0:22 So really important organization, makes a lot of sense. We saw that we did this with the templates we did this with controllers
0:28 we did this with the view models. Guess what? We're going to do it with tests as well. And because the tests usually have to do with either
0:37 a URL, the view model or the view method these are all grouped into controllers so far. So, it makes sense to go ahead and group them by controller.
0:47 So, it doesn't have to be this way but it certainly seems like a decent way to get started and you can do additional organizing if you want.
0:56 So we also have a HomeController and a PackageController so we have their respective tests as well.
1:02 We didn't write any for the CMS stuff yet so none of those. Now, another thing that's really helpful is if we have a site map in.
1:11 We'll talk about this at the end of this chapter having a site map. Which is basically just a XML document that lists
1:19 all of the publicly accessible URLs on your site even if they're not directly linked so that things like Google and Bing can find and search your site.

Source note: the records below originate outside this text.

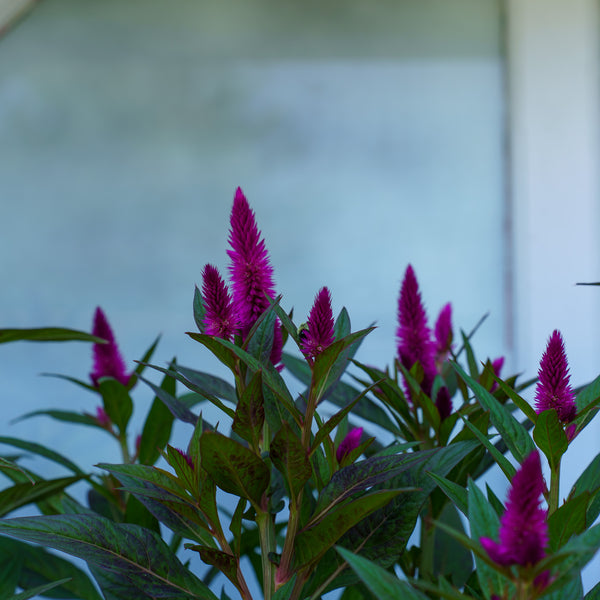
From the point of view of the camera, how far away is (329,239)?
5.08 feet

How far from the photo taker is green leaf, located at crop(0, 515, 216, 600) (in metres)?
0.49

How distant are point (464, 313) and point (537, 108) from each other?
1.67ft

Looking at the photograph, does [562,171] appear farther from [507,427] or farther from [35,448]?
[35,448]

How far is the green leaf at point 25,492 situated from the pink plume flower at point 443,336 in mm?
525

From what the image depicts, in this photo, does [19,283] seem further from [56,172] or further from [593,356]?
[593,356]

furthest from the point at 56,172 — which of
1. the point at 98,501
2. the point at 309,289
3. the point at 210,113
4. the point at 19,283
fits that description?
the point at 98,501

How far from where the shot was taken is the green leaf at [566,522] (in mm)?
449

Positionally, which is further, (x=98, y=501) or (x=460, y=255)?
(x=460, y=255)

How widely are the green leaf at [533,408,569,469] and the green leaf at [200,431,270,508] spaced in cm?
22

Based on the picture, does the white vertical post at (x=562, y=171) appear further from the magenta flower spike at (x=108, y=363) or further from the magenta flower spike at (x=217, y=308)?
the magenta flower spike at (x=217, y=308)

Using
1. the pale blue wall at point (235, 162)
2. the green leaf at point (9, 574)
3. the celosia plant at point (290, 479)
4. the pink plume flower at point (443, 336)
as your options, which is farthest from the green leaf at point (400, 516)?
the pale blue wall at point (235, 162)

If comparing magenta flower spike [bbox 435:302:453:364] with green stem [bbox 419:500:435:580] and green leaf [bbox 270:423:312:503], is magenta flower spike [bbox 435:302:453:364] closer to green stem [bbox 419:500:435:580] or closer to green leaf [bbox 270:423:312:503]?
green stem [bbox 419:500:435:580]

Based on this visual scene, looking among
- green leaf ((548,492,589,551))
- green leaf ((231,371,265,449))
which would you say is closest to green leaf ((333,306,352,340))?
green leaf ((231,371,265,449))

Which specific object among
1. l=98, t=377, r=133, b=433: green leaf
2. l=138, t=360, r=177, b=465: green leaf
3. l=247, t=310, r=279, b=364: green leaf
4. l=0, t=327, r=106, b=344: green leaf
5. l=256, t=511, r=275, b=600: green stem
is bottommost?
l=256, t=511, r=275, b=600: green stem
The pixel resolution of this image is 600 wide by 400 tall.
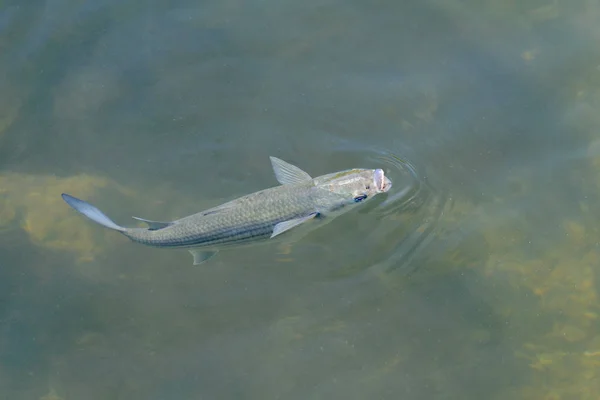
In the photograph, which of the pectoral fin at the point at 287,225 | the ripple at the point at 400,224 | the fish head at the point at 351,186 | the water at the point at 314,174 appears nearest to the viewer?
the pectoral fin at the point at 287,225

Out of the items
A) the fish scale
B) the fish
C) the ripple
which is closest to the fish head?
the fish

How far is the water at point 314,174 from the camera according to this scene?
6750 mm

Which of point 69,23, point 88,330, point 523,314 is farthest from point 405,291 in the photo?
point 69,23

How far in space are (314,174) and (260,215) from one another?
164 centimetres

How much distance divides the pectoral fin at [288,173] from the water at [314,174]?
104 cm

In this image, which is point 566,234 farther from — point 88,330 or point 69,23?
point 69,23

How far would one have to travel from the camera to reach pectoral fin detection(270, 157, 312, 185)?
621 centimetres

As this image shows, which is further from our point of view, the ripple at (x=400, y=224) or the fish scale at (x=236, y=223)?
the ripple at (x=400, y=224)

1:28 We could leverage that site map to cover a bunch of cases. You'd be really surprised how often you get hard failures
1:36 instead of what you might consider a soft failure if something goes wrong. If I request the package page but for some reason
1:42 the package query is wrong? Probably I'm going to get just nothing back in which case the template is going to crash
1:48 or something else is going to crash because the None type doesn't have whatever they're trying to do. So, simply requesting every page on your site
1:56 and just checking that those come back with success codes and not failure codes? That's really actually pretty valuable.
2:03 You can test a lot of semi important not super important things that way. All right, so we'll talk about that as well
2:10 but we're going to focus on testing the internal logic of these various controllers, view models and so on.